▸ **INSTRUCTIONS**
[a] In the airbrush thread, why does slotcarman12078 say an airbrush makes door seams and other hollowed-out body areas easier to paint than rattle cans? Answer in one to three sentences.
[b] Turn the airbrush thread's paragraph beginning "Practice helps, as with most anything." into a short bulleted list that keeps its main facts.

▸ **SUPPLIED TEXT**
►
# badger air brush



## gobucks1a (Mar 5, 2011)

Thinking about trying my hand at painting. Read a lot about badger air brushes. Anybody have experience? and if so, which style of air brush did/do you use? and lastly, anybody try painting a vintage afx body?


----------



## slotking (May 27, 2008)

i use one
i paint 1 solid color on the whole car because i suck


----------



## slotcarman12078 (Oct 3, 2008)

I can't say anything about Badgers as I've never owned one, but I will say nothing but good things about using an airbrush vs rattle cans. You will have more control of what you're spraying... pressure and volume wise. The biggest challenge will be keeping it clean. When you're done with a color, clean it!! Very soon!!! If you stay on top of it and make your clean up ASAP after shooting, you'll save a lot of frustration. The hardest thing with them is breaking them down and reassembly. Pay close attention to how it comes apart, so you know how it goes back together. Aerosol canned air works, but in the long run, a small compressor will be cheaper. Having a water trap, pressure gauge, and adjustment valve will help also, as this will give you even more flexibility. 

Practice helps, as with most anything. Don't be afraid to use it ( like I was with mine, and had it sitting for about 8 months before I got the nerve to fire it up) :lol: Mistakes will happen. What held me back was the fear of taking it apart and never getting it back together. After fiddling with it a few times, it was nothing to break down and reassemble. If you clean it immediately after painting, you don't always have to break it down.

Advantages are:
1. better pressure control. Rattle cans tend to have too much pressure, and getting door seams and other hollowed out body areas painted can be near impossible. With an air brush, you can cut back the pressure on the first coat and get paint where you need it.
◄
▸ **PROVIDED DATA**
►
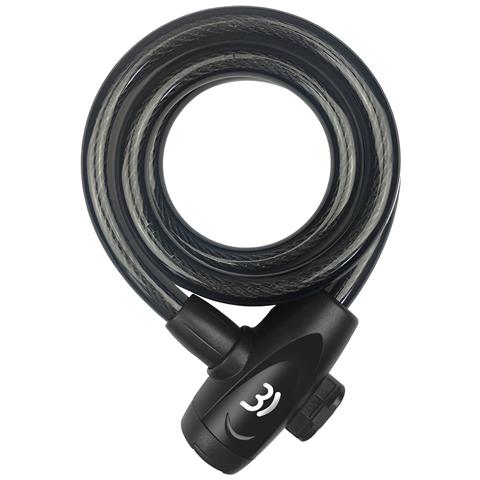 Antifurto Per Bicicletta / Monopattino Con Cavo In Acciaio Attorcigliato Da 120 Cm - Foto 1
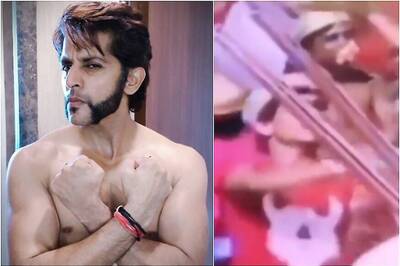 Karanvir Bohra Shares Video of Goof up in Ramayan War Scene, Leaves Internet in Splits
◄
▸ **ACTIVITY ANSWERS**
[a] Rattle cans tend to have too much pressure, which can make those areas near impossible to paint. With an airbrush, you can cut back the pressure on the first coat and get paint where you need it.

[b]
- Practice helps.
- Don't be afraid to use the airbrush. The poster let theirs sit for about 8 months before getting the nerve to fire it up.
- Mistakes will happen.
- The poster held back out of fear of never getting it back together after taking it apart. After fiddling with it a few times, breaking it down and reassembling it was nothing.
- If you clean it immediately after painting, you don't always have to break it down.